Edita las líneas comprendidas entre la que contiene "Which of (312,103)" y la última, ambas incluidas, cambiando "closer" por "nearer" y dejando todo lo demás igual.

[Registros de una colección]

== == ==

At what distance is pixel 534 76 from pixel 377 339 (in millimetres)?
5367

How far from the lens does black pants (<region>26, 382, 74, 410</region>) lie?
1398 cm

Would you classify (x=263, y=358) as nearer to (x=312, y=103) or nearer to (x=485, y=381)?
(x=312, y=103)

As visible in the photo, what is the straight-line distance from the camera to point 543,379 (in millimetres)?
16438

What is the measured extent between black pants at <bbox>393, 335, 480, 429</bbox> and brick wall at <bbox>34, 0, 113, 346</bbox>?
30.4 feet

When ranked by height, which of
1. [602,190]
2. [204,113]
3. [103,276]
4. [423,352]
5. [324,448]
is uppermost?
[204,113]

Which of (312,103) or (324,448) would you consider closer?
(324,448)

== == ==

• [RESULTADO ESPERADO]:
Which of (312,103) or (324,448) would you consider nearer?
(324,448)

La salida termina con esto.